Economists see Brazil's central bank holding interest rates through year-end, cementing market expectations policymakers will next week halt a cycle of interest rate hikes that began in April. Local economists cut their forecast for the benchmark Selic rate to 10.75 for 2010, down from 11 percent last week, in a weekly central bank survey.
The central bank last month raised the Selic rate to 10.75 percent from 10.25 percent, surprising economists who had seen an increase of 75 basis points. The change in outlook from economists accompanies cuts in their inflation forecasts for this year and signs of an increasingly dovish stance from the bank. Last week 12-month inflation fell below the center of the government's target for the first time since January. The central bank has this year emphasised its intentions to bring the annual inflation rate to 4.5 percent, although the target includes a band of plus or minus 2 percentage points.
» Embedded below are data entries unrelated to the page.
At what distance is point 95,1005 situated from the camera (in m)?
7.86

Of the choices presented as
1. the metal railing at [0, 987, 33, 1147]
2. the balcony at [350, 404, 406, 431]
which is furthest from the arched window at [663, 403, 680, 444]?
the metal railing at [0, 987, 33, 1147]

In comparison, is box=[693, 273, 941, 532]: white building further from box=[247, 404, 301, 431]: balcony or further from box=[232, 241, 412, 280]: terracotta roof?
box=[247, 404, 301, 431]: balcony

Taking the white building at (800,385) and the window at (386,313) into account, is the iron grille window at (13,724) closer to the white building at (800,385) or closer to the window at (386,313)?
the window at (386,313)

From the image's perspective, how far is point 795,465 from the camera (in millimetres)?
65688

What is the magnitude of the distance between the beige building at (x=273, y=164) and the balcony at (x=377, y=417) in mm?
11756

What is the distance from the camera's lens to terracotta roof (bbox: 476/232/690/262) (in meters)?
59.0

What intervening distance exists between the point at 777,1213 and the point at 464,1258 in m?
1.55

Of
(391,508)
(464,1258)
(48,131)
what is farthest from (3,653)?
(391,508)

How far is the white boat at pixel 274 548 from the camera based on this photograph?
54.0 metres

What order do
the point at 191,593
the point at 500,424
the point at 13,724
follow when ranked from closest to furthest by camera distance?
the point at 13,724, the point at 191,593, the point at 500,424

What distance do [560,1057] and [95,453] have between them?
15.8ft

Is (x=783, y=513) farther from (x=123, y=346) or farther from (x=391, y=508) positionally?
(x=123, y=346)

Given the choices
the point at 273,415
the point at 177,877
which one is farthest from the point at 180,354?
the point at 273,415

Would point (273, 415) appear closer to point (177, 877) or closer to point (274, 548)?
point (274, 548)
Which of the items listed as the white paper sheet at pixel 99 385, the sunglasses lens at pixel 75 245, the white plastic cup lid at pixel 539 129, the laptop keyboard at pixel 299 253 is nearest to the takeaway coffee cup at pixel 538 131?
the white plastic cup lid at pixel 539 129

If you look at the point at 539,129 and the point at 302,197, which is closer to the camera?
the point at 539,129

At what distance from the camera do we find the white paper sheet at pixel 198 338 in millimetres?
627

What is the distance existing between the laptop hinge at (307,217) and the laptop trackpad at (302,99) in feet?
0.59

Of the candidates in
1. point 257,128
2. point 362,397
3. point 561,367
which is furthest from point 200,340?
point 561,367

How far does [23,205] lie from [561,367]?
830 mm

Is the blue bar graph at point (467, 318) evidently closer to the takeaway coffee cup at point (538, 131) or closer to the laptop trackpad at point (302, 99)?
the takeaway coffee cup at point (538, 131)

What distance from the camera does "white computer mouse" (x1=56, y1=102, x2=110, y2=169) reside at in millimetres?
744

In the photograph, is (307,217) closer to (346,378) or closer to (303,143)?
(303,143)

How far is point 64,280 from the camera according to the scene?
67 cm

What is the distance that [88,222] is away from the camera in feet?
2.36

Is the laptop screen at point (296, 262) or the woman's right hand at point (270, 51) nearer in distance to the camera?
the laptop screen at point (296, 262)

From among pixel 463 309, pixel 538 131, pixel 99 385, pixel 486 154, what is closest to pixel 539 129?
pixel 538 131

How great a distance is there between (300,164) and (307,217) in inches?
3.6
The slower inflation reinforces a call that the central bank "will announce the end of the tightening cycle, standing pat at the September 1 meeting," J. P Morgan analysts wrote in a report.
Brazilian interest rates remain among the world's highest, compared to near-zero levels in several developed economies, due in part to the country's rapid economic recovery.
Economists forecast the IPCA inflation index at 5.10 percent for 2010, compared with 5.19 percent the previous week, the bank said on Monday. Inflation has slowed recently after a spike earlier this year. But at least some of that slowdown comes from seasonal factors that are hard to broaden into wider trends, and not the result of policy choices. The rough weather that pressured food prices earlier this year has eased, and clothing prices are falling now as stores try to move the last of the season's line as they bring in new styles.
Minutes from last month's central bank meeting reinforced dovish signals. Policymakers said the Brazilian economy was moving to a pattern of slower growth with reduced inflation risks.
The bank has now raised the Selic by a total of 2 percentage points this year from 8.75 percent, starting in April. But next year - when a new administration will take power after October elections, making forecasts cloudier - economists see the central bank tightening again. Economists in the survey forecast the Selic at 11.5 percent at the end of 2011, unchanged from the previous week. The economists raised their forecast for 2011 inflation for the first time in 19 weeks, to 4.86 percent from 4.8 percent.